Jim Arthaud doesn’t look like a man at the helm of a multimillion-dollar oilfield services company.

Wearing a T-shirt and baseball cap with blue jeans, he sits in the office of his senior vice president and watches The Weather Channel while discussing the price of oil.

“Oil’s up today,” he says with a smile. “It’s about at $50. It’s only got $50 to go.”

The 60-year-old CEO and founder of MBI Energy Services follows that statement with a smile and laughter, knowing all too well the price for a barrel of crude oil isn’t doubling anytime soon.

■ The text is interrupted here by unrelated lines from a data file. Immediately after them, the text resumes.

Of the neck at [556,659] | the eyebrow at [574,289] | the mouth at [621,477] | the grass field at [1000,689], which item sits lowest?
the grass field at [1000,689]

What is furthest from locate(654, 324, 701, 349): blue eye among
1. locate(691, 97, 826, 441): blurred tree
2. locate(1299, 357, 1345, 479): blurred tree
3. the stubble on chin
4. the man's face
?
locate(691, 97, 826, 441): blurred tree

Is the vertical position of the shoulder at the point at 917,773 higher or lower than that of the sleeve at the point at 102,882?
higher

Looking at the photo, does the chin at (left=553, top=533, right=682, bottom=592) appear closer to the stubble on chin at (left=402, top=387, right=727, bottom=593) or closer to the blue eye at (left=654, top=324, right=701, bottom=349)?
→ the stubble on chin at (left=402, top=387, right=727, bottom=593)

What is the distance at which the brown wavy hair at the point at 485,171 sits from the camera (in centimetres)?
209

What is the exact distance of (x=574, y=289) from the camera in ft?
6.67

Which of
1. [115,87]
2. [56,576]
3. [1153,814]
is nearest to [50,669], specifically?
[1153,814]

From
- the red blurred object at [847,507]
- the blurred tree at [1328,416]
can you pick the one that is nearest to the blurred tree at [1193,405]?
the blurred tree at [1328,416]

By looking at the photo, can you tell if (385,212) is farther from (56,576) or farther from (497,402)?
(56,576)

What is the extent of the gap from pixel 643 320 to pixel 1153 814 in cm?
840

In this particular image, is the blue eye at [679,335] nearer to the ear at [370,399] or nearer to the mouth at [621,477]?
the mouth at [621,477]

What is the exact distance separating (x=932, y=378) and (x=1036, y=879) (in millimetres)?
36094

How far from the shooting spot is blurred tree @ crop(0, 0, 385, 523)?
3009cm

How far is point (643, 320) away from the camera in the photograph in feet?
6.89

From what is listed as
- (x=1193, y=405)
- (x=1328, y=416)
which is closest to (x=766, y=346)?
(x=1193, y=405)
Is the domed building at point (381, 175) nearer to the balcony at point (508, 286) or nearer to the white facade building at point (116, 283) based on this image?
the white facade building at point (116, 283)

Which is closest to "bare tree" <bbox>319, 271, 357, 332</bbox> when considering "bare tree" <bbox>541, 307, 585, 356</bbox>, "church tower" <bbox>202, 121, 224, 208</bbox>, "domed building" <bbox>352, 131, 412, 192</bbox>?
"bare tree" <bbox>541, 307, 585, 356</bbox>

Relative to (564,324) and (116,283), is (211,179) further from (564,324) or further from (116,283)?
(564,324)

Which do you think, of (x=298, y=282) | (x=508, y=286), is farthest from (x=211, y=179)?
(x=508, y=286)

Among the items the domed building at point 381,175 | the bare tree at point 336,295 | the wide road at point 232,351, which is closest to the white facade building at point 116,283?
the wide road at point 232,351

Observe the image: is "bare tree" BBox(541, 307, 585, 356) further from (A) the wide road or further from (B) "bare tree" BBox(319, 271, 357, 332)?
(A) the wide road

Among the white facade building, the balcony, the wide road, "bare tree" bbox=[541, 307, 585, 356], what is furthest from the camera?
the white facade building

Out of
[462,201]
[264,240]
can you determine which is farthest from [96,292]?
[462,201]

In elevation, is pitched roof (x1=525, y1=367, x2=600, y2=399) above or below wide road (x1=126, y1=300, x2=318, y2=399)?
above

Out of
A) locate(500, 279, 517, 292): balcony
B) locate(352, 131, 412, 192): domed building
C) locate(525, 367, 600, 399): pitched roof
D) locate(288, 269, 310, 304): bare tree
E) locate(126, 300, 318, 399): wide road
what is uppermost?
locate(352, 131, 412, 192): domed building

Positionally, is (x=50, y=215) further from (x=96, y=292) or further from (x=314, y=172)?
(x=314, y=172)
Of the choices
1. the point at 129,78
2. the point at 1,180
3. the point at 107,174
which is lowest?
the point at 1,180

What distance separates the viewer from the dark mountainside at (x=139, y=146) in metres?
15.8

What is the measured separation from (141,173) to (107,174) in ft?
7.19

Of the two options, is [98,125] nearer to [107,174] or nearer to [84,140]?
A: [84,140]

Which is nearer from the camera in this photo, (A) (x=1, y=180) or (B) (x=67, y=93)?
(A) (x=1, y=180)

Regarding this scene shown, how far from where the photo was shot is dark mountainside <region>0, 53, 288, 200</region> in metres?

That Arthaud can joke about the price of oil is a telling sign that not all is doom and gloom in the western North Dakota oilfields — at least not yet. Still, following eight years of substantial growth tied directly to the Bakken oil boom, Arthaud looks back on the past 10 months — a unique type of oil bust, as he puts it — and knows he should have seen these days coming.

“I’d say it surprised a lot of people and it surprised me,” he said. “It was definitely a dramatic downturn that a lot of people didn’t see. Obviously, the writing was on the wall. We all should have seen it.”